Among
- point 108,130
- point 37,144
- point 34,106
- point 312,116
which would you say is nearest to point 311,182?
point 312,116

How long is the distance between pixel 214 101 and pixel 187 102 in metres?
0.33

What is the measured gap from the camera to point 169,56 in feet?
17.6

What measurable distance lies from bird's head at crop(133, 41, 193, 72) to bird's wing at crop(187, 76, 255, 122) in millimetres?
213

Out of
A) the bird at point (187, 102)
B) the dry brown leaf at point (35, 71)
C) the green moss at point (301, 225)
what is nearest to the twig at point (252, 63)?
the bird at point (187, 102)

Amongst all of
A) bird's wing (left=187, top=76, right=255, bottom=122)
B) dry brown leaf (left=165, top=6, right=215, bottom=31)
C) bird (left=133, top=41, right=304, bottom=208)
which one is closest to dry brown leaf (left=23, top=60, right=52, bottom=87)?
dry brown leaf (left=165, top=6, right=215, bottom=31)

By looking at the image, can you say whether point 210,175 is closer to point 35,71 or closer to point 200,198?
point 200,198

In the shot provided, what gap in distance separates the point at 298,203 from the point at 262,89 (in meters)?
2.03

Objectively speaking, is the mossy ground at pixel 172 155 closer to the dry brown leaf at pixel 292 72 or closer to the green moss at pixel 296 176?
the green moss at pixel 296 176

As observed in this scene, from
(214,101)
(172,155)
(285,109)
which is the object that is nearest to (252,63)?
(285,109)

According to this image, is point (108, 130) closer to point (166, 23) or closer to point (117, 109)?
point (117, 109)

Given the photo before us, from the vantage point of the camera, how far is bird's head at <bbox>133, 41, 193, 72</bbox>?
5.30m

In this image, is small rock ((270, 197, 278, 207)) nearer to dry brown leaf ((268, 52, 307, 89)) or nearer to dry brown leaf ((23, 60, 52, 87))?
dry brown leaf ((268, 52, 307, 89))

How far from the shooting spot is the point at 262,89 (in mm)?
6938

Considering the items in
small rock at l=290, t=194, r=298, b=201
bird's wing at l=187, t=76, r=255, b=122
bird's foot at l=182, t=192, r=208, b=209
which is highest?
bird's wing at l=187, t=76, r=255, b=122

* * *

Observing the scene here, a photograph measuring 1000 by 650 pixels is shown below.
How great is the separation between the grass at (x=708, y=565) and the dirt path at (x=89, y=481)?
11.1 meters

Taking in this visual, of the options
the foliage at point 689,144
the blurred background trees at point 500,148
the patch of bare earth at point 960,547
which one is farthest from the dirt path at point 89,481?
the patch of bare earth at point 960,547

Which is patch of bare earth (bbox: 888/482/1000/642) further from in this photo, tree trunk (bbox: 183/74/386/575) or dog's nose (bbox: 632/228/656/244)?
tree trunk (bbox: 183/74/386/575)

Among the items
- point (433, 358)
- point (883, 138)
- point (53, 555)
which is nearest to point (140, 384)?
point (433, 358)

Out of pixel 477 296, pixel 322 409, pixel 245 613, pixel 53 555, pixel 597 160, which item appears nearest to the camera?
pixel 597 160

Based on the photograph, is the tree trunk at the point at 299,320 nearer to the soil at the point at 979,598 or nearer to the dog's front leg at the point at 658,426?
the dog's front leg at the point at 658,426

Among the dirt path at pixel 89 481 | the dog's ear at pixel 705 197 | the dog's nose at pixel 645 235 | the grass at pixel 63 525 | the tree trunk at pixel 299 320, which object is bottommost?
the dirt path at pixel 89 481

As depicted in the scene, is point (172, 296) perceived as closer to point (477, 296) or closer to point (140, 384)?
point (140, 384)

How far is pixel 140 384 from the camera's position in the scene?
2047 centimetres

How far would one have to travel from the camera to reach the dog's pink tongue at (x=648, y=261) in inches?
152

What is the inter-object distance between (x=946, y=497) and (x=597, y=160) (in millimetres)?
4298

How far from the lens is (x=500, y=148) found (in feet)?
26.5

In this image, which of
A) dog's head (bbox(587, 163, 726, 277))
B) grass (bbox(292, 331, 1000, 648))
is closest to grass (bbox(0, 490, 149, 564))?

--

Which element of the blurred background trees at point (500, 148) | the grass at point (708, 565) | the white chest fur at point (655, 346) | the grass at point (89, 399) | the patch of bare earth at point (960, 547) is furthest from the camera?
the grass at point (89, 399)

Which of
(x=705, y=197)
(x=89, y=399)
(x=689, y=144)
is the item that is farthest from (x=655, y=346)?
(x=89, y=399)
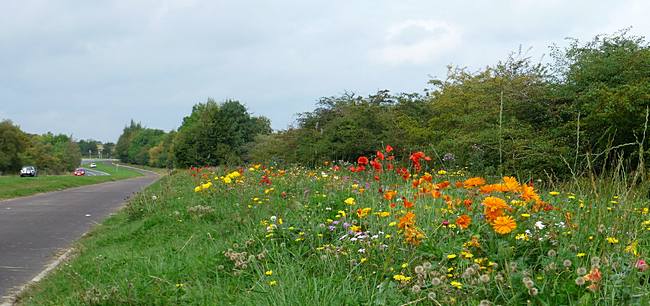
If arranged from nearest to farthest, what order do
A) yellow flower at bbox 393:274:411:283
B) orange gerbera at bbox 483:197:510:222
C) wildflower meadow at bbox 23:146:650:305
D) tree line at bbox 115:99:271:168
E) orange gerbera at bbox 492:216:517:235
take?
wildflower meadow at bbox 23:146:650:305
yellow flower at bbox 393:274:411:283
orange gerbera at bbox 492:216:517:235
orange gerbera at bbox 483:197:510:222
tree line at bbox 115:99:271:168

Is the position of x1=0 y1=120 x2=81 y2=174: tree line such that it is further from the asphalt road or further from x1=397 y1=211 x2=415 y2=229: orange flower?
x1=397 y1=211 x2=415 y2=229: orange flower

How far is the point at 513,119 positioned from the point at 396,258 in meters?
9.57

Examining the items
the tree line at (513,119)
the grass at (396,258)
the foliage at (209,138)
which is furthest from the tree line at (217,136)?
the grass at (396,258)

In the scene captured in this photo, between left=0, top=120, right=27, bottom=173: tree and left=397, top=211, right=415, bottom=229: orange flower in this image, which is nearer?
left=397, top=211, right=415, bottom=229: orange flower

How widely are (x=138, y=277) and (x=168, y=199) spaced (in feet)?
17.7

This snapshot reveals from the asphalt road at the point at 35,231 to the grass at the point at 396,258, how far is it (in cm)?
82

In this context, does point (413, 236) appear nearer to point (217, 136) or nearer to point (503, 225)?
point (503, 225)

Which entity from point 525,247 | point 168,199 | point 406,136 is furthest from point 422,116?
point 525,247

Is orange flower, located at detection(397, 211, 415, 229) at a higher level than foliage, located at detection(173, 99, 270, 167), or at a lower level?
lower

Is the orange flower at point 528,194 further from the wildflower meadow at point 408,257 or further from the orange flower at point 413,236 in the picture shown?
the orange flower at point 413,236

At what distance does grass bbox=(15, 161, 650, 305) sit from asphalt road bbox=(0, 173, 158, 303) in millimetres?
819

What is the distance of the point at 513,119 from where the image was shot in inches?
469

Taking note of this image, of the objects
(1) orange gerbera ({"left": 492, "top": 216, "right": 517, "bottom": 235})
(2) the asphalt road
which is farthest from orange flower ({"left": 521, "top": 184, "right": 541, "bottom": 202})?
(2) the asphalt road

* [What you need to do]
Rewrite the lines from the one containing "Among the items" through the one containing "is closest to grass (bbox(0, 490, 149, 564))?", changing "pink tongue" to "red tongue" and leaving everything else as it is.

* [Solution to this problem]
Among the items
- point (433, 358)
- point (883, 138)
- point (53, 555)
which is nearest to point (140, 384)?
point (433, 358)

Out of pixel 477 296, pixel 322 409, pixel 245 613, pixel 53 555, pixel 597 160, which item appears nearest to the camera?
pixel 597 160

Based on the photograph, is the tree trunk at the point at 299,320 nearer to the soil at the point at 979,598 or nearer to the dog's front leg at the point at 658,426?
the dog's front leg at the point at 658,426

Among the dirt path at pixel 89 481 | the dog's ear at pixel 705 197 | the dog's nose at pixel 645 235 | the grass at pixel 63 525 | the tree trunk at pixel 299 320, which object is bottommost?
the dirt path at pixel 89 481

As depicted in the scene, is point (172, 296) perceived as closer to point (477, 296) or closer to point (140, 384)?
point (140, 384)

How far is pixel 140 384 from the camera's position in the scene?
2047 centimetres

How far would one have to travel from the camera to reach the dog's red tongue at (x=648, y=261) in inches?
152

What is the inter-object distance between (x=946, y=497) and (x=597, y=160) (in millimetres)?
4298

How far from the lens is (x=500, y=148) found (in feet)?
26.5

In this image, which of
A) dog's head (bbox(587, 163, 726, 277))
B) grass (bbox(292, 331, 1000, 648))
is closest to grass (bbox(0, 490, 149, 564))?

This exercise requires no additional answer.